** PASSAGE SHOWN **
------

There are a lot of alternative designs for collaborative filtering, they chose their design because they realized that a group larger than 7 people would probably be required to provision good ratings, but at larger groups sizes people's knowledge of others in the group would be low and anonymity would be more desirable.

They modified three existing news readers with a rating box where users would rate articles from good to bad on a 1-5 scale.

Grouplens reuses the Usenet protocol by publishing ratings to a special purpose newsgroup. This way the ratings get propagated and are available to clients.

How does Grouplens turn ratings into recommendations? BBB models ratings using matrix completion. Their algorithm for matrix completion is based on reinforcement learning, regression, and pairwise correlation coefficients. The method is actually pretty simple. They just take the average of all the ratings weighted by the users correlation with the rater. The assumption is that people who agreed in the past are likely to agree again, which is a pretty bad assumption but leads to reasonable predictions.

They put a lot of effort into modifying each of the usenet clients to conform to the look and feel and normal interaction motifs of the editor. The users appreciated this a lot. It is pretty cool to be able to integrate with multiple ecosystems like this. They also have a cute explanation of threads and triangle collapse interfaces.

------

** EXCERPTED DATA **

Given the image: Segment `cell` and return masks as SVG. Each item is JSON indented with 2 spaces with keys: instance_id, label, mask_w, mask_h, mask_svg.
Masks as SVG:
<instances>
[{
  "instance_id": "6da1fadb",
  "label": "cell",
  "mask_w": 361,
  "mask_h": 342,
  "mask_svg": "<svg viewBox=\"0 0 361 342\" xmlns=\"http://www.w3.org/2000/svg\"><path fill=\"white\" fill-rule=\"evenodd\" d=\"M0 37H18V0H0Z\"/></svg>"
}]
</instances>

------

** WHAT IS NEEDED **
Please copy out the whole passage on Grouplens word for word, without changing anything.

** OUTPUT OF THE EXERCISE **
There are a lot of alternative designs for collaborative filtering, they chose their design because they realized that a group larger than 7 people would probably be required to provision good ratings, but at larger groups sizes people's knowledge of others in the group would be low and anonymity would be more desirable.

They modified three existing news readers with a rating box where users would rate articles from good to bad on a 1-5 scale.

Grouplens reuses the Usenet protocol by publishing ratings to a special purpose newsgroup. This way the ratings get propagated and are available to clients.

How does Grouplens turn ratings into recommendations? BBB models ratings using matrix completion. Their algorithm for matrix completion is based on reinforcement learning, regression, and pairwise correlation coefficients. The method is actually pretty simple. They just take the average of all the ratings weighted by the users correlation with the rater. The assumption is that people who agreed in the past are likely to agree again, which is a pretty bad assumption but leads to reasonable predictions.

They put a lot of effort into modifying each of the usenet clients to conform to the look and feel and normal interaction motifs of the editor. The users appreciated this a lot. It is pretty cool to be able to integrate with multiple ecosystems like this. They also have a cute explanation of threads and triangle collapse interfaces.